I have create scripts files to automate the above steps, just run the following command
chmod a+x ./scripts/compile-circuit.sh ./scripts/compile-poseidon-circuit.sh
./scripts/compile-poseidon-circuit.sh
Install dependencies:
yarn add -D ts-node typescript
yarn add -D chai @types/node @types/mocha @types/chai
yarn add -D circomlibjs circom_tester
Run circuit test
yarn test
npm install -g zkapp-cli
check version
zkapp --version
zk project snarkyjs
Choose none with the question "Create an accompanying UI project too?"
cd snarkyjs
Secret.ts:
import { Field, Poseidon, Struct } from 'snarkyjs';
export { Secret };
class Secret extends Struct({
secret: Field,
}) {
static from(secret: Field): Secret {
return new Secret({ secret });
}
static empty(): Secret {
return new Secret({ secret: Field(0) });
}
hash(): Field {
return Poseidon.hash(this.secret.toFields());
}
}
Add.ts
import { Field, SmartContract, state, State, method } from 'snarkyjs';
import { Secret } from './Secret';
export class Add extends SmartContract {
@state(Field) num = State<Field>();
@state(Secret) secret = State<Secret>();
init() {
super.init();
this.num.set(Field(1));
this.secret.set(Secret.empty());
}
@method update() {
const currentState = this.num.get();
this.num.assertEquals(currentState); // precondition that links this.num.get() to the actual on-chain state
const newState = currentState.add(2);
this.num.set(newState);
}
@method setSecret(secret: Field) {
this.secret.set(Secret.from(secret));
}
@method getSecret(): Field {
return this.secret.get().hash();
}
}
npm run build
npm run test
To conclude, in this tutorial we have explored the differences between using zk-SNARKs with SnarkyJS versus using Circom, SnarkJS, and Solidity. We have shown how to use Poseidon hash in a circuit written in Circom, and how to compile and generate the verification code for the circuit using SnarkJS. We have also seen how to use Solidity to interact with the generated verification code and deploy a smart contract on the Ethereum blockchain.

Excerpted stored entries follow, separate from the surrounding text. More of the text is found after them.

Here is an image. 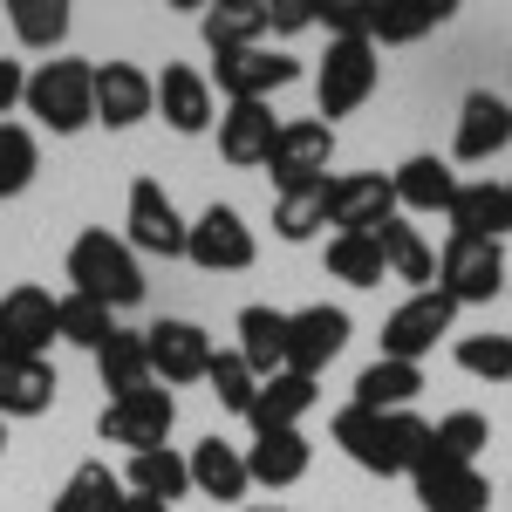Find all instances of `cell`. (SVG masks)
<instances>
[{
  "label": "cell",
  "instance_id": "6da1fadb",
  "mask_svg": "<svg viewBox=\"0 0 512 512\" xmlns=\"http://www.w3.org/2000/svg\"><path fill=\"white\" fill-rule=\"evenodd\" d=\"M335 444L349 451L362 472H376V478H396V472H424L437 458V444H431V424L417 417V410H362V403H342L335 410Z\"/></svg>",
  "mask_w": 512,
  "mask_h": 512
},
{
  "label": "cell",
  "instance_id": "7a4b0ae2",
  "mask_svg": "<svg viewBox=\"0 0 512 512\" xmlns=\"http://www.w3.org/2000/svg\"><path fill=\"white\" fill-rule=\"evenodd\" d=\"M69 280H76L69 294L103 301L110 315H123V308H137V301H144V267H137V253H130L110 226L76 233V246H69Z\"/></svg>",
  "mask_w": 512,
  "mask_h": 512
},
{
  "label": "cell",
  "instance_id": "3957f363",
  "mask_svg": "<svg viewBox=\"0 0 512 512\" xmlns=\"http://www.w3.org/2000/svg\"><path fill=\"white\" fill-rule=\"evenodd\" d=\"M28 117L55 137H76L96 123V62H76V55H55L28 76Z\"/></svg>",
  "mask_w": 512,
  "mask_h": 512
},
{
  "label": "cell",
  "instance_id": "277c9868",
  "mask_svg": "<svg viewBox=\"0 0 512 512\" xmlns=\"http://www.w3.org/2000/svg\"><path fill=\"white\" fill-rule=\"evenodd\" d=\"M437 294L451 301V308H485V301H499L506 294V246L499 239H444V253H437Z\"/></svg>",
  "mask_w": 512,
  "mask_h": 512
},
{
  "label": "cell",
  "instance_id": "5b68a950",
  "mask_svg": "<svg viewBox=\"0 0 512 512\" xmlns=\"http://www.w3.org/2000/svg\"><path fill=\"white\" fill-rule=\"evenodd\" d=\"M171 424H178V396L158 390V383H144V390L110 396V403H103V417H96V437H103V444H123V451L137 458V451H164Z\"/></svg>",
  "mask_w": 512,
  "mask_h": 512
},
{
  "label": "cell",
  "instance_id": "8992f818",
  "mask_svg": "<svg viewBox=\"0 0 512 512\" xmlns=\"http://www.w3.org/2000/svg\"><path fill=\"white\" fill-rule=\"evenodd\" d=\"M376 76H383L376 41H328V55H321V69H315V103H321V117H328V130H335V117H355L376 96Z\"/></svg>",
  "mask_w": 512,
  "mask_h": 512
},
{
  "label": "cell",
  "instance_id": "52a82bcc",
  "mask_svg": "<svg viewBox=\"0 0 512 512\" xmlns=\"http://www.w3.org/2000/svg\"><path fill=\"white\" fill-rule=\"evenodd\" d=\"M123 246L130 253H158V260H185V233H192V219L171 205L158 178H137L130 185V205H123Z\"/></svg>",
  "mask_w": 512,
  "mask_h": 512
},
{
  "label": "cell",
  "instance_id": "ba28073f",
  "mask_svg": "<svg viewBox=\"0 0 512 512\" xmlns=\"http://www.w3.org/2000/svg\"><path fill=\"white\" fill-rule=\"evenodd\" d=\"M185 260L205 267V274H246L260 260V239L233 205H205L192 219V233H185Z\"/></svg>",
  "mask_w": 512,
  "mask_h": 512
},
{
  "label": "cell",
  "instance_id": "9c48e42d",
  "mask_svg": "<svg viewBox=\"0 0 512 512\" xmlns=\"http://www.w3.org/2000/svg\"><path fill=\"white\" fill-rule=\"evenodd\" d=\"M55 349V294L21 280L0 294V362H41Z\"/></svg>",
  "mask_w": 512,
  "mask_h": 512
},
{
  "label": "cell",
  "instance_id": "30bf717a",
  "mask_svg": "<svg viewBox=\"0 0 512 512\" xmlns=\"http://www.w3.org/2000/svg\"><path fill=\"white\" fill-rule=\"evenodd\" d=\"M144 355H151V383L164 390H178V383H205V369H212V335L198 328V321H178L164 315L144 328Z\"/></svg>",
  "mask_w": 512,
  "mask_h": 512
},
{
  "label": "cell",
  "instance_id": "8fae6325",
  "mask_svg": "<svg viewBox=\"0 0 512 512\" xmlns=\"http://www.w3.org/2000/svg\"><path fill=\"white\" fill-rule=\"evenodd\" d=\"M335 164V130L321 117H294L280 123L274 151H267V171H274V192H294V185H321Z\"/></svg>",
  "mask_w": 512,
  "mask_h": 512
},
{
  "label": "cell",
  "instance_id": "7c38bea8",
  "mask_svg": "<svg viewBox=\"0 0 512 512\" xmlns=\"http://www.w3.org/2000/svg\"><path fill=\"white\" fill-rule=\"evenodd\" d=\"M349 335H355L349 308H328V301L294 308V315H287V369H294V376H321L335 355L349 349Z\"/></svg>",
  "mask_w": 512,
  "mask_h": 512
},
{
  "label": "cell",
  "instance_id": "4fadbf2b",
  "mask_svg": "<svg viewBox=\"0 0 512 512\" xmlns=\"http://www.w3.org/2000/svg\"><path fill=\"white\" fill-rule=\"evenodd\" d=\"M301 76V62L294 55H280V48H233V55H219V69H212V89L226 96V103H267L274 89Z\"/></svg>",
  "mask_w": 512,
  "mask_h": 512
},
{
  "label": "cell",
  "instance_id": "5bb4252c",
  "mask_svg": "<svg viewBox=\"0 0 512 512\" xmlns=\"http://www.w3.org/2000/svg\"><path fill=\"white\" fill-rule=\"evenodd\" d=\"M451 321H458V308H451L437 287H424V294H410V301L383 321V355H390V362H424V355L437 349V335H451Z\"/></svg>",
  "mask_w": 512,
  "mask_h": 512
},
{
  "label": "cell",
  "instance_id": "9a60e30c",
  "mask_svg": "<svg viewBox=\"0 0 512 512\" xmlns=\"http://www.w3.org/2000/svg\"><path fill=\"white\" fill-rule=\"evenodd\" d=\"M383 219H396V185L383 171L328 178V226H335V233H376Z\"/></svg>",
  "mask_w": 512,
  "mask_h": 512
},
{
  "label": "cell",
  "instance_id": "2e32d148",
  "mask_svg": "<svg viewBox=\"0 0 512 512\" xmlns=\"http://www.w3.org/2000/svg\"><path fill=\"white\" fill-rule=\"evenodd\" d=\"M144 117H158V82L137 62H96V123L103 130H137Z\"/></svg>",
  "mask_w": 512,
  "mask_h": 512
},
{
  "label": "cell",
  "instance_id": "e0dca14e",
  "mask_svg": "<svg viewBox=\"0 0 512 512\" xmlns=\"http://www.w3.org/2000/svg\"><path fill=\"white\" fill-rule=\"evenodd\" d=\"M512 144V103L492 89H472L458 103V137H451V158L458 164H492Z\"/></svg>",
  "mask_w": 512,
  "mask_h": 512
},
{
  "label": "cell",
  "instance_id": "ac0fdd59",
  "mask_svg": "<svg viewBox=\"0 0 512 512\" xmlns=\"http://www.w3.org/2000/svg\"><path fill=\"white\" fill-rule=\"evenodd\" d=\"M158 82V110L164 123L178 130V137H205L212 123H219V96H212V76H198V69H185V62H164Z\"/></svg>",
  "mask_w": 512,
  "mask_h": 512
},
{
  "label": "cell",
  "instance_id": "d6986e66",
  "mask_svg": "<svg viewBox=\"0 0 512 512\" xmlns=\"http://www.w3.org/2000/svg\"><path fill=\"white\" fill-rule=\"evenodd\" d=\"M444 219H451L458 239H499V246H506L512 198H506V185H492V178H458V198H451Z\"/></svg>",
  "mask_w": 512,
  "mask_h": 512
},
{
  "label": "cell",
  "instance_id": "ffe728a7",
  "mask_svg": "<svg viewBox=\"0 0 512 512\" xmlns=\"http://www.w3.org/2000/svg\"><path fill=\"white\" fill-rule=\"evenodd\" d=\"M274 137H280L274 103H226V117H219V158L253 171V164H267Z\"/></svg>",
  "mask_w": 512,
  "mask_h": 512
},
{
  "label": "cell",
  "instance_id": "44dd1931",
  "mask_svg": "<svg viewBox=\"0 0 512 512\" xmlns=\"http://www.w3.org/2000/svg\"><path fill=\"white\" fill-rule=\"evenodd\" d=\"M308 410H315V376L280 369V376H267V383L253 390L246 424H253V437H267V431H301V417H308Z\"/></svg>",
  "mask_w": 512,
  "mask_h": 512
},
{
  "label": "cell",
  "instance_id": "7402d4cb",
  "mask_svg": "<svg viewBox=\"0 0 512 512\" xmlns=\"http://www.w3.org/2000/svg\"><path fill=\"white\" fill-rule=\"evenodd\" d=\"M417 485V506L424 512H485L492 506V485L478 478V465H424V472L410 478Z\"/></svg>",
  "mask_w": 512,
  "mask_h": 512
},
{
  "label": "cell",
  "instance_id": "603a6c76",
  "mask_svg": "<svg viewBox=\"0 0 512 512\" xmlns=\"http://www.w3.org/2000/svg\"><path fill=\"white\" fill-rule=\"evenodd\" d=\"M396 185V212H451V198H458V171L431 151H417V158H403L390 171Z\"/></svg>",
  "mask_w": 512,
  "mask_h": 512
},
{
  "label": "cell",
  "instance_id": "cb8c5ba5",
  "mask_svg": "<svg viewBox=\"0 0 512 512\" xmlns=\"http://www.w3.org/2000/svg\"><path fill=\"white\" fill-rule=\"evenodd\" d=\"M233 335H239V362H246V369H253L260 383L287 369V315H280V308H267V301L239 308Z\"/></svg>",
  "mask_w": 512,
  "mask_h": 512
},
{
  "label": "cell",
  "instance_id": "d4e9b609",
  "mask_svg": "<svg viewBox=\"0 0 512 512\" xmlns=\"http://www.w3.org/2000/svg\"><path fill=\"white\" fill-rule=\"evenodd\" d=\"M308 465H315V451H308V437L301 431H267L246 444V478L253 485H301L308 478Z\"/></svg>",
  "mask_w": 512,
  "mask_h": 512
},
{
  "label": "cell",
  "instance_id": "484cf974",
  "mask_svg": "<svg viewBox=\"0 0 512 512\" xmlns=\"http://www.w3.org/2000/svg\"><path fill=\"white\" fill-rule=\"evenodd\" d=\"M185 465H192V492H205V499H246V492H253V478H246V451L226 444V437H198Z\"/></svg>",
  "mask_w": 512,
  "mask_h": 512
},
{
  "label": "cell",
  "instance_id": "4316f807",
  "mask_svg": "<svg viewBox=\"0 0 512 512\" xmlns=\"http://www.w3.org/2000/svg\"><path fill=\"white\" fill-rule=\"evenodd\" d=\"M451 14H458L451 0H376L369 7V41L403 48V41H424L431 28H444Z\"/></svg>",
  "mask_w": 512,
  "mask_h": 512
},
{
  "label": "cell",
  "instance_id": "83f0119b",
  "mask_svg": "<svg viewBox=\"0 0 512 512\" xmlns=\"http://www.w3.org/2000/svg\"><path fill=\"white\" fill-rule=\"evenodd\" d=\"M376 246H383V274H390V280H410L417 294H424V287H437V253L424 246V233H417V226H403V212L376 226Z\"/></svg>",
  "mask_w": 512,
  "mask_h": 512
},
{
  "label": "cell",
  "instance_id": "f1b7e54d",
  "mask_svg": "<svg viewBox=\"0 0 512 512\" xmlns=\"http://www.w3.org/2000/svg\"><path fill=\"white\" fill-rule=\"evenodd\" d=\"M198 35L212 55H233V48H260L267 41V7L260 0H219L198 14Z\"/></svg>",
  "mask_w": 512,
  "mask_h": 512
},
{
  "label": "cell",
  "instance_id": "f546056e",
  "mask_svg": "<svg viewBox=\"0 0 512 512\" xmlns=\"http://www.w3.org/2000/svg\"><path fill=\"white\" fill-rule=\"evenodd\" d=\"M417 390H424V369L417 362H390V355H376L362 376H355V396L349 403H362V410H410L417 403Z\"/></svg>",
  "mask_w": 512,
  "mask_h": 512
},
{
  "label": "cell",
  "instance_id": "4dcf8cb0",
  "mask_svg": "<svg viewBox=\"0 0 512 512\" xmlns=\"http://www.w3.org/2000/svg\"><path fill=\"white\" fill-rule=\"evenodd\" d=\"M123 492H137V499H158V506H178L185 492H192V465H185V451H137L130 458V472H123Z\"/></svg>",
  "mask_w": 512,
  "mask_h": 512
},
{
  "label": "cell",
  "instance_id": "1f68e13d",
  "mask_svg": "<svg viewBox=\"0 0 512 512\" xmlns=\"http://www.w3.org/2000/svg\"><path fill=\"white\" fill-rule=\"evenodd\" d=\"M55 362H0V417H41L55 403Z\"/></svg>",
  "mask_w": 512,
  "mask_h": 512
},
{
  "label": "cell",
  "instance_id": "d6a6232c",
  "mask_svg": "<svg viewBox=\"0 0 512 512\" xmlns=\"http://www.w3.org/2000/svg\"><path fill=\"white\" fill-rule=\"evenodd\" d=\"M96 376L110 396H130L151 383V355H144V328H110V342L96 349Z\"/></svg>",
  "mask_w": 512,
  "mask_h": 512
},
{
  "label": "cell",
  "instance_id": "836d02e7",
  "mask_svg": "<svg viewBox=\"0 0 512 512\" xmlns=\"http://www.w3.org/2000/svg\"><path fill=\"white\" fill-rule=\"evenodd\" d=\"M123 499H130V492H123V478L110 472V465H96V458H89V465L69 472V485L55 492V506H48V512H123Z\"/></svg>",
  "mask_w": 512,
  "mask_h": 512
},
{
  "label": "cell",
  "instance_id": "e575fe53",
  "mask_svg": "<svg viewBox=\"0 0 512 512\" xmlns=\"http://www.w3.org/2000/svg\"><path fill=\"white\" fill-rule=\"evenodd\" d=\"M328 226V178L321 185H294V192H274V233L287 246H301V239H315Z\"/></svg>",
  "mask_w": 512,
  "mask_h": 512
},
{
  "label": "cell",
  "instance_id": "d590c367",
  "mask_svg": "<svg viewBox=\"0 0 512 512\" xmlns=\"http://www.w3.org/2000/svg\"><path fill=\"white\" fill-rule=\"evenodd\" d=\"M110 328H117V315L103 308V301H89V294H62L55 301V342H76V349H103L110 342Z\"/></svg>",
  "mask_w": 512,
  "mask_h": 512
},
{
  "label": "cell",
  "instance_id": "8d00e7d4",
  "mask_svg": "<svg viewBox=\"0 0 512 512\" xmlns=\"http://www.w3.org/2000/svg\"><path fill=\"white\" fill-rule=\"evenodd\" d=\"M328 274L349 280V287H383V246H376V233H335L328 239Z\"/></svg>",
  "mask_w": 512,
  "mask_h": 512
},
{
  "label": "cell",
  "instance_id": "74e56055",
  "mask_svg": "<svg viewBox=\"0 0 512 512\" xmlns=\"http://www.w3.org/2000/svg\"><path fill=\"white\" fill-rule=\"evenodd\" d=\"M7 21H14V41L21 48H41V55H55L69 41V7L62 0H14Z\"/></svg>",
  "mask_w": 512,
  "mask_h": 512
},
{
  "label": "cell",
  "instance_id": "f35d334b",
  "mask_svg": "<svg viewBox=\"0 0 512 512\" xmlns=\"http://www.w3.org/2000/svg\"><path fill=\"white\" fill-rule=\"evenodd\" d=\"M431 444H437L444 465H472L478 451L492 444V424H485L478 410H451V417H437V424H431ZM437 458H431V465H437Z\"/></svg>",
  "mask_w": 512,
  "mask_h": 512
},
{
  "label": "cell",
  "instance_id": "ab89813d",
  "mask_svg": "<svg viewBox=\"0 0 512 512\" xmlns=\"http://www.w3.org/2000/svg\"><path fill=\"white\" fill-rule=\"evenodd\" d=\"M41 171V144L35 130H21V123H0V198H21L35 185Z\"/></svg>",
  "mask_w": 512,
  "mask_h": 512
},
{
  "label": "cell",
  "instance_id": "60d3db41",
  "mask_svg": "<svg viewBox=\"0 0 512 512\" xmlns=\"http://www.w3.org/2000/svg\"><path fill=\"white\" fill-rule=\"evenodd\" d=\"M458 369L465 376H478V383H512V335H458Z\"/></svg>",
  "mask_w": 512,
  "mask_h": 512
},
{
  "label": "cell",
  "instance_id": "b9f144b4",
  "mask_svg": "<svg viewBox=\"0 0 512 512\" xmlns=\"http://www.w3.org/2000/svg\"><path fill=\"white\" fill-rule=\"evenodd\" d=\"M205 383H212V396H219V410H233V417H246V410H253V390H260V376L239 362V349H219V355H212Z\"/></svg>",
  "mask_w": 512,
  "mask_h": 512
},
{
  "label": "cell",
  "instance_id": "7bdbcfd3",
  "mask_svg": "<svg viewBox=\"0 0 512 512\" xmlns=\"http://www.w3.org/2000/svg\"><path fill=\"white\" fill-rule=\"evenodd\" d=\"M301 28H315V7H308V0H280V7H267V35H301Z\"/></svg>",
  "mask_w": 512,
  "mask_h": 512
},
{
  "label": "cell",
  "instance_id": "ee69618b",
  "mask_svg": "<svg viewBox=\"0 0 512 512\" xmlns=\"http://www.w3.org/2000/svg\"><path fill=\"white\" fill-rule=\"evenodd\" d=\"M21 96H28V69H21V62H7V55H0V123H7V110H14V103H21Z\"/></svg>",
  "mask_w": 512,
  "mask_h": 512
},
{
  "label": "cell",
  "instance_id": "f6af8a7d",
  "mask_svg": "<svg viewBox=\"0 0 512 512\" xmlns=\"http://www.w3.org/2000/svg\"><path fill=\"white\" fill-rule=\"evenodd\" d=\"M123 512H171V506H158V499H137V492H130V499H123Z\"/></svg>",
  "mask_w": 512,
  "mask_h": 512
},
{
  "label": "cell",
  "instance_id": "bcb514c9",
  "mask_svg": "<svg viewBox=\"0 0 512 512\" xmlns=\"http://www.w3.org/2000/svg\"><path fill=\"white\" fill-rule=\"evenodd\" d=\"M0 451H7V417H0Z\"/></svg>",
  "mask_w": 512,
  "mask_h": 512
},
{
  "label": "cell",
  "instance_id": "7dc6e473",
  "mask_svg": "<svg viewBox=\"0 0 512 512\" xmlns=\"http://www.w3.org/2000/svg\"><path fill=\"white\" fill-rule=\"evenodd\" d=\"M246 512H274V506H246Z\"/></svg>",
  "mask_w": 512,
  "mask_h": 512
},
{
  "label": "cell",
  "instance_id": "c3c4849f",
  "mask_svg": "<svg viewBox=\"0 0 512 512\" xmlns=\"http://www.w3.org/2000/svg\"><path fill=\"white\" fill-rule=\"evenodd\" d=\"M506 198H512V185H506Z\"/></svg>",
  "mask_w": 512,
  "mask_h": 512
}]
</instances>
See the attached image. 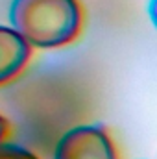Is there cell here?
<instances>
[{
	"label": "cell",
	"mask_w": 157,
	"mask_h": 159,
	"mask_svg": "<svg viewBox=\"0 0 157 159\" xmlns=\"http://www.w3.org/2000/svg\"><path fill=\"white\" fill-rule=\"evenodd\" d=\"M83 24L78 0H11L9 26L32 48H59L76 39Z\"/></svg>",
	"instance_id": "6da1fadb"
},
{
	"label": "cell",
	"mask_w": 157,
	"mask_h": 159,
	"mask_svg": "<svg viewBox=\"0 0 157 159\" xmlns=\"http://www.w3.org/2000/svg\"><path fill=\"white\" fill-rule=\"evenodd\" d=\"M54 159H117V150L102 126L81 124L63 133Z\"/></svg>",
	"instance_id": "7a4b0ae2"
},
{
	"label": "cell",
	"mask_w": 157,
	"mask_h": 159,
	"mask_svg": "<svg viewBox=\"0 0 157 159\" xmlns=\"http://www.w3.org/2000/svg\"><path fill=\"white\" fill-rule=\"evenodd\" d=\"M32 46L11 26L0 24V85L15 80L28 65Z\"/></svg>",
	"instance_id": "3957f363"
},
{
	"label": "cell",
	"mask_w": 157,
	"mask_h": 159,
	"mask_svg": "<svg viewBox=\"0 0 157 159\" xmlns=\"http://www.w3.org/2000/svg\"><path fill=\"white\" fill-rule=\"evenodd\" d=\"M0 159H39L32 150L20 146V144H13V143H0Z\"/></svg>",
	"instance_id": "277c9868"
},
{
	"label": "cell",
	"mask_w": 157,
	"mask_h": 159,
	"mask_svg": "<svg viewBox=\"0 0 157 159\" xmlns=\"http://www.w3.org/2000/svg\"><path fill=\"white\" fill-rule=\"evenodd\" d=\"M6 135H7V120L0 115V143L6 139Z\"/></svg>",
	"instance_id": "5b68a950"
}]
</instances>
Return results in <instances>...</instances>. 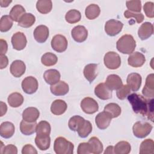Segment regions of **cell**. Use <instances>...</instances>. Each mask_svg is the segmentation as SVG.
I'll use <instances>...</instances> for the list:
<instances>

Circom provides a convenient way to write and verify arithmetic circuits for use in ZKP systems. It simplifies the process of building ZKP systems and helps to ensure their correctness and security. SnarkJS provides the tools needed to compile and generate the verification code for the circuit, which can then be used with Solidity to deploy a smart contract on the blockchain.
Overall, the choice between using SnarkyJS and Circom, SnarkJS, and Solidity depends on the specific requirements of the application. Developers may prefer SnarkyJS for its ease of use and compatibility with TypeScript, while others may prefer the flexibility and performance of using Circom, SnarkJS, and Solidity.